The U.S. Supreme Court's conservative supermajority seemed poised Wednesday to hand school-choice advocates a major victory, and potentially a large expansion of state programs required to fund religious education.
The handwriting on the wall came during a nearly two-hour argument involving a challenge brought by two Maine families to the state's unusual way of providing public education.
Maine is a state so rural that a majority of its school districts do not have a high school. The way the state has dealt with that problem is to contract with existing high schools to accept students from districts with no high school and, in addition, to pay the same amount to nonsectarian private schools to pick up the slack. What the state will not do is pay the same tuition for students attending religious schools.
School-choice advocates have long sought ways to promote equal treatment for religious schools with taxpayer funds, and they had a willing audience in the court's six conservatives, five of whom attended religious schools. All signaled that they too view Maine's refusal to fund religious schools as unconstitutional.
The court's liberals noted that in the past, the court has held that states may, if they wish, have voucher programs that allow parents to send their kids to religious schools, but that in this case, school-choice advocates are asking the court to contend that the state must treat religious schools the same way it treats nonsectarian private schools.
Justice Stephen Breyer suggested that the beliefs taught in a religious school seem to conflict with the state's human rights law: "No gay students, no gay teachers, the man is superior to the woman, and a few other things like that."
Justice Sonia Sotomayor said that the existing Maine program treats everyone equally. The state provides a free public secular education for everyone, and if a family wants something different, namely a religious education, the family — not the taxpayers — has to pay for it.
But that's definitely not the way the court's conservatives saw things.
Justice Clarence Thomas asked Maine Deputy Attorney General Christopher Taub for his definition of a public education. His answer: an education that doesn't prefer one religion over another and doesn't teach "through the lens of religion."
Chief Justice John Roberts also weighed in: "Let's suppose you have two schools. School A is run by a religion ... and that religion has a doctrine that they should provide service to their neighbors. ... Religion B has a school, but its doctrine requires adherents to educate children in the faith. ... Would the first school get the funds?"
Taub said, "Yes." And would the second? "No."
So, shot back Roberts, "You're discriminating against religions based on their belief."
Justice Neil Gorsuch pursued the point, asking, "How does that not discriminate against minority religious viewpoints ... and favor religions that are more watered down?"
Taub replied that under Maine's program, no school that instills religious beliefs is eligible for tuition payments from the state.
The hypotheticals continued. Would the state pay tuition for a school that taught white supremacy? No, said Taub, the school has to provide an education roughly equal to that in public schools.
What about a school that teaches "critical race theory?" asked Justice Samuel Alito. Taub replied that he wouldn't know how to define that.
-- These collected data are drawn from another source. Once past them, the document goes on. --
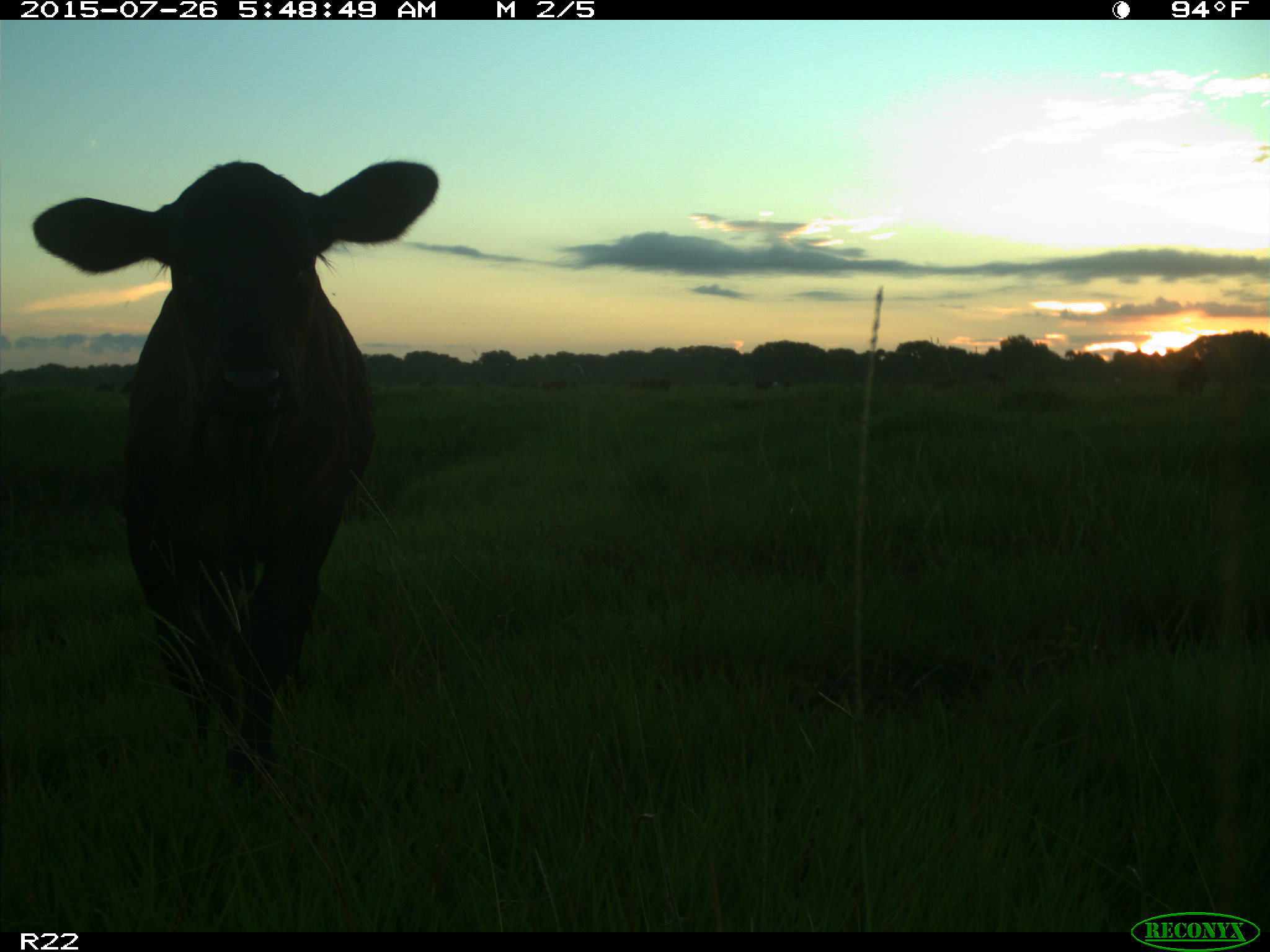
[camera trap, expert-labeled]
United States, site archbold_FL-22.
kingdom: Animalia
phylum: Chordata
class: Mammalia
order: Artiodactyla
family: Bovidae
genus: Bos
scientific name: Bos taurus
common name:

But he failed to note that starting in 2022, the state will require all private schools that get tuition payments from the state to use the same curriculum as the state.
Justice Elena Kagan, coming to the rescue, asked what has been the hardest case the state has "actually had."
Taub replied that there had not been any, because the religious schools that had asked about eligibility had all identified themselves as religious and as teaching through the lens of religion.
Justice Brett Kavanaugh repeatedly suggested that both religious and non-religious schools should be treated the same way. "Discriminating against all religions versus secular is itself a kind of discrimination that the court has said is odious to the Constitution," he observed.
What about a school that is anti-religion, he asked. Would that school be eligible for state tuition payments? Taub replied that he'd never heard of such a school in Maine, but that it would not be eligible because Maine's goal is to advance religious neutrality, rather than be pro-religion or anti-religion.
Justice Amy Coney Barrett followed up, asking how the government would even find out whether a school was teaching that all religions are "bigoted and biased."
Taub replied that over 99.8% of children in Maine go to either a public school or one of the so-called "big 11" nonsectarian private schools. The state's Department of Education is "very familiar with the curriculum" at those nonsectarian schools, he said, because they are 95% publicly funded through the tuition program.